----- TEXT EXCERPT
README
¶
EVMole Go
Go bindings for EVMole - a library that extracts information from Ethereum Virtual Machine (EVM) bytecode, including function selectors, arguments, state mutability, storage layout, and control flow graphs.
Features
- No CGO required - Pure Go implementation using WebAssembly (wazero)
- Cross-platform - Works on Linux, macOS, Windows (amd64, arm64)
- Reusable analyzer - Create once, analyze many contracts efficiently
Installation
go get github.com/cdump/evmole/go
Tagged go/v* releases embed the WASM binary. If you are building the Go package from a checkout of this repository, run make wasm in go/ first.
Usage
Basic Usage
package main
import (
"context"
"encoding/hex"
"fmt"
"log"
"github.com/cdump/evmole/go"
)
func main() {
ctx := context.Background()
bytecode, _ := hex.DecodeString("6080604052...") // Your contract bytecode
info, err := evmole.ContractInfo(ctx, bytecode, evmole.Options{
Selectors: true,
Arguments: true,
StateMutability: true,
})
if err != nil {
log.Fatal(err)
}
for _, fn := range info.Functions {
fmt.Printf("Selector: %s\n", fn.Selector)
if fn.Arguments != nil {
fmt.Printf(" Arguments: %s\n", *fn.Arguments)
}
if fn.StateMutability != nil {
fmt.Printf(" State Mutability: %s\n", *fn.StateMutability)
}
}
}
Efficient Batch Processing
For analyzing multiple contracts, create an analyzer once and reuse it:
// Create analyzer
analyzer, err := evmole.NewAnalyzer(ctx)
if err != nil {
log.Fatal(err)
----------
----- EXTRACTED RECORDS
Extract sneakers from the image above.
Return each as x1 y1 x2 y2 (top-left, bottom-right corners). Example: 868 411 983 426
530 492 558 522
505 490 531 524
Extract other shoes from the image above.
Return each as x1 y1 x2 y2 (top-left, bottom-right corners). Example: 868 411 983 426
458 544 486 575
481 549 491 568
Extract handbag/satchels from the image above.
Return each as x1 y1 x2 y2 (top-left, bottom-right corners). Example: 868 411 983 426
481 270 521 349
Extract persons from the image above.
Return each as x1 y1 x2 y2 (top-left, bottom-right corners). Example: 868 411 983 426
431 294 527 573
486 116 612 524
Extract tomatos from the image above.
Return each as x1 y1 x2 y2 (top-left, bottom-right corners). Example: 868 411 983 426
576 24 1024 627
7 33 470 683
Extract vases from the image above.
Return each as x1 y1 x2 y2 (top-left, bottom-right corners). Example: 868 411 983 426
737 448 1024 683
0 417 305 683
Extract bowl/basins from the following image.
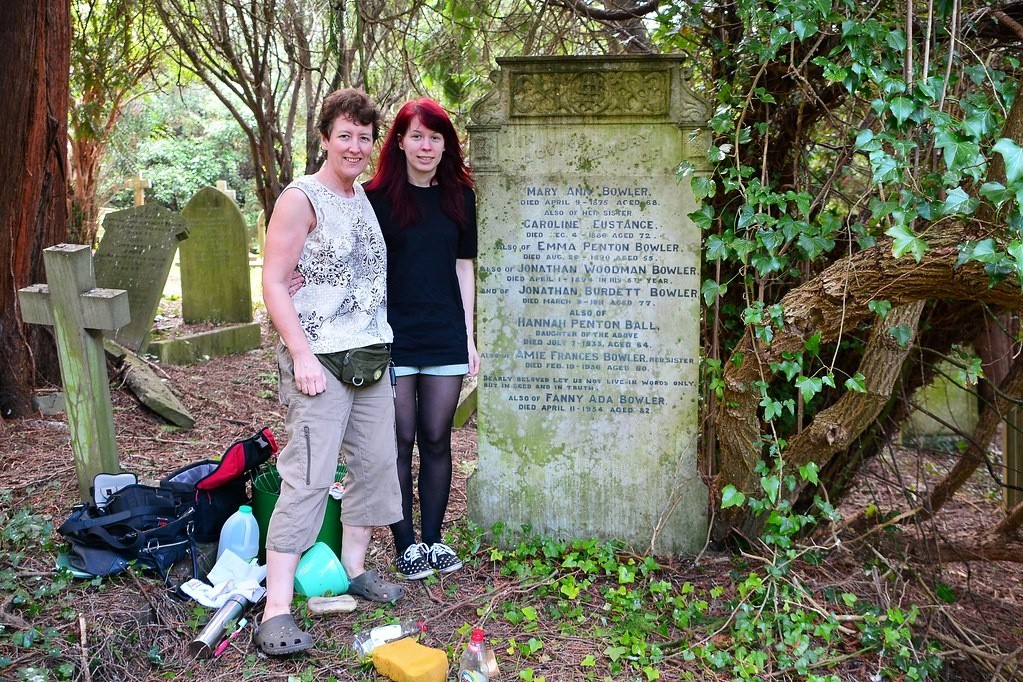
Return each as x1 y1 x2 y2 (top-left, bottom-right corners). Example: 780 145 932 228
292 543 348 601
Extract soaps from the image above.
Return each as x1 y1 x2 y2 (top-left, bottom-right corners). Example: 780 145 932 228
308 594 357 614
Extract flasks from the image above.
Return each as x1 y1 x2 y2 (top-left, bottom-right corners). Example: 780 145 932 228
190 595 248 660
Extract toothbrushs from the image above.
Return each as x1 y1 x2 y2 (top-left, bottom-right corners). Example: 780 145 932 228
214 617 248 657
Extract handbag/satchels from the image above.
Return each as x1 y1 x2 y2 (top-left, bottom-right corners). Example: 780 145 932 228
92 471 199 601
315 342 397 387
159 426 279 543
56 502 145 577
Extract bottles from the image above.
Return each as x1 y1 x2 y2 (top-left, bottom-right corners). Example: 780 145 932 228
457 629 490 682
354 621 426 659
216 505 258 565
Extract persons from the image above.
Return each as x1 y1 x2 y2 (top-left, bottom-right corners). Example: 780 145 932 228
287 99 480 582
253 89 405 655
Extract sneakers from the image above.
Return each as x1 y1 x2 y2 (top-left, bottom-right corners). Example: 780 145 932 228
395 543 434 580
424 542 463 574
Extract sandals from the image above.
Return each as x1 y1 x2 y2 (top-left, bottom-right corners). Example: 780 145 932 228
253 611 314 655
345 569 404 602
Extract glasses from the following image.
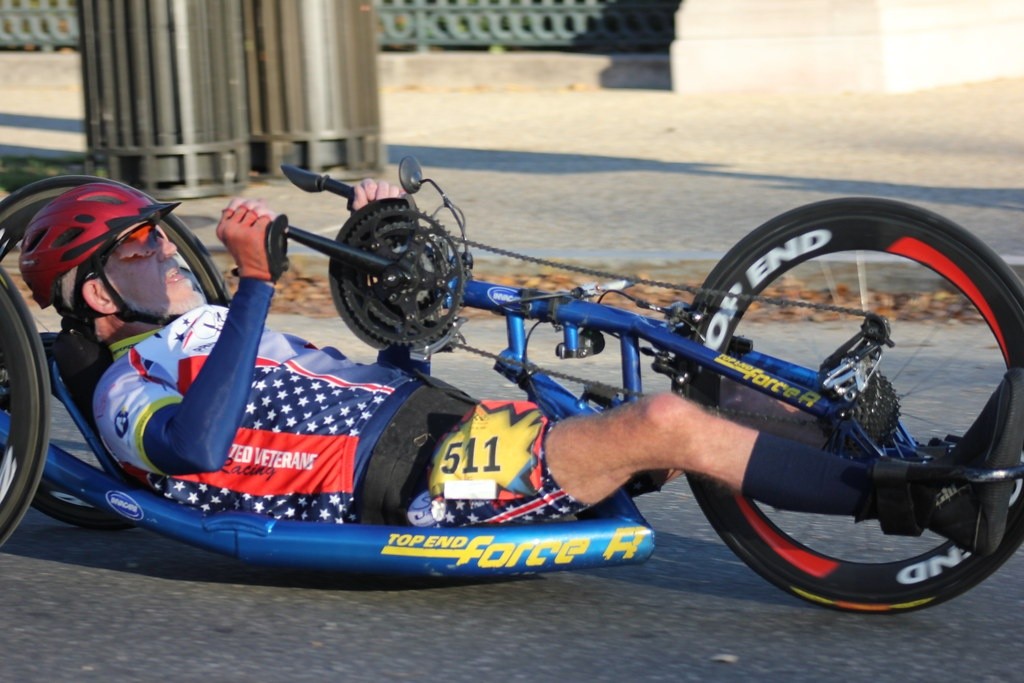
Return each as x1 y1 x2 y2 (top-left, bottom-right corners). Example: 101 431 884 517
91 224 157 280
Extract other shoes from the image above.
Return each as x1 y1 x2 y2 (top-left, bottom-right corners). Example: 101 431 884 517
853 363 1024 555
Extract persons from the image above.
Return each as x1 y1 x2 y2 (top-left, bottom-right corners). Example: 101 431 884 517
18 177 1024 558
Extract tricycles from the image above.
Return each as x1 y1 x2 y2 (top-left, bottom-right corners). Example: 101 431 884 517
0 156 1024 614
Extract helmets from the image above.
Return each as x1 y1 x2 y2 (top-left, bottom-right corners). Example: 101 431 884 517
19 183 182 309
----------
▶ _GIVEN EXERCISE 1_:
Can you summarize the EVMole Go README in two sentences?
▶ _GIVEN EXERCISE 2_:
In the entries, could you change "tomatos" to "tomatoes" in the lines starting with the line containing "Extract tomatos from the image above." and going on through the line containing "7 33 470 683", leaving everything else in those lines the same and giving back only those lines?

▶ _PROBLEM SOLUTION 1_:
EVMole Go provides Go bindings for EVMole, a library that extracts information from Ethereum Virtual Machine bytecode, including function selectors, arguments, state mutability, storage layout, and control flow graphs. It needs no CGO because it is a pure Go implementation using WebAssembly (wazero), works on Linux, macOS, and Windows, installs with go get, and lets you create one analyzer and reuse it to analyze many contracts efficiently.

▶ _PROBLEM SOLUTION 2_:
Extract tomatoes from the image above.
Return each as x1 y1 x2 y2 (top-left, bottom-right corners). Example: 868 411 983 426
576 24 1024 627
7 33 470 683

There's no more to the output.